[Compiti da svolgere]
1. Elenca tutte le persone chiamate per nome nel brano sui delfinari.
2. Riporta senza modifiche la parte del brano sui delfinari che va da «Da quando Ric» fino a «intelligenti al mondo.» compreso.

[Brano di testo]
Da quando Ric O′ Barry, istruttore del celebre Flipper cinematografico, ha assistito al suicidio dell′animale (si lanciò fuori dalla vasca), ha deciso di boicottare i delfinari e denunciare, con Psihoyos, la mattanza giapponese.

A giorni il film - insieme al libro Il lamento del mare, a cura di Caterina D′Amico - esce in dvd da Feltrinelli, frutto di una collaborazione con Legambiente, Enpa e Current Tv (16,90 euro). Lo sdegno suscitato dal film ha già avuto i suoi primi effetti se parchi come Gardaland preannunciano la chiusura degli show del delfinario. Altri invece preferiscono continuare, anche per garantire l′attività di pet therapy a vantaggio dei bambini autistici (su imitazione di quanto avviene da anni in Florida). Tutti condividono infatti la considerazione che il delfino sia una delle creature più intelligenti al mondo.

[Materiale in esame]
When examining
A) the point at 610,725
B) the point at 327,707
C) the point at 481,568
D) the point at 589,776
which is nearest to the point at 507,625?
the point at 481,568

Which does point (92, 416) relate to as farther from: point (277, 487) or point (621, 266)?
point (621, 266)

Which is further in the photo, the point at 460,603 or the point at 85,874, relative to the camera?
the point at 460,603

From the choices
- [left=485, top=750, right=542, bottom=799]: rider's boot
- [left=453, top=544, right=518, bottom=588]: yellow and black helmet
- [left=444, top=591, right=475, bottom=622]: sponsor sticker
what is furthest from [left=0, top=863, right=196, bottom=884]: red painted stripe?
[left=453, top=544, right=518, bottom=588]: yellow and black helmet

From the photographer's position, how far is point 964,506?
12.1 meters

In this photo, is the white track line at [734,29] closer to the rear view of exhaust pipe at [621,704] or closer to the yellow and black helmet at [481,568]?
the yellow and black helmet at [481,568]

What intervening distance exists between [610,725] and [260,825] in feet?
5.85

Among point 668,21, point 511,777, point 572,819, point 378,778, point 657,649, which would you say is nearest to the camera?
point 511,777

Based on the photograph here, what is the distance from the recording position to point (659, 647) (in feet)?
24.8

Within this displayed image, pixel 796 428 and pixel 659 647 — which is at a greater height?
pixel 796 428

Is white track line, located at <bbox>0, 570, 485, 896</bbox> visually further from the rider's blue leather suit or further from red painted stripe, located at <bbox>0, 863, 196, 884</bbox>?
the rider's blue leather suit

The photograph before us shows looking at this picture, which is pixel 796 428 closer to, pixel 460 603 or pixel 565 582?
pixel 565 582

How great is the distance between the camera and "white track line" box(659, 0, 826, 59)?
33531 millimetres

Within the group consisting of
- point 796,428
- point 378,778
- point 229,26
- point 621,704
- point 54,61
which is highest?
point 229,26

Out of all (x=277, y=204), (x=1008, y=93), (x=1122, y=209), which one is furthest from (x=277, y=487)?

[Risposte per compito]
1.
- Ric O′ Barry
- Psihoyos
- Caterina D′Amico

2.
Da quando Ric O′ Barry, istruttore del celebre Flipper cinematografico, ha assistito al suicidio dell′animale (si lanciò fuori dalla vasca), ha deciso di boicottare i delfinari e denunciare, con Psihoyos, la mattanza giapponese.

A giorni il film - insieme al libro Il lamento del mare, a cura di Caterina D′Amico - esce in dvd da Feltrinelli, frutto di una collaborazione con Legambiente, Enpa e Current Tv (16,90 euro). Lo sdegno suscitato dal film ha già avuto i suoi primi effetti se parchi come Gardaland preannunciano la chiusura degli show del delfinario. Altri invece preferiscono continuare, anche per garantire l′attività di pet therapy a vantaggio dei bambini autistici (su imitazione di quanto avviene da anni in Florida). Tutti condividono infatti la considerazione che il delfino sia una delle creature più intelligenti al mondo.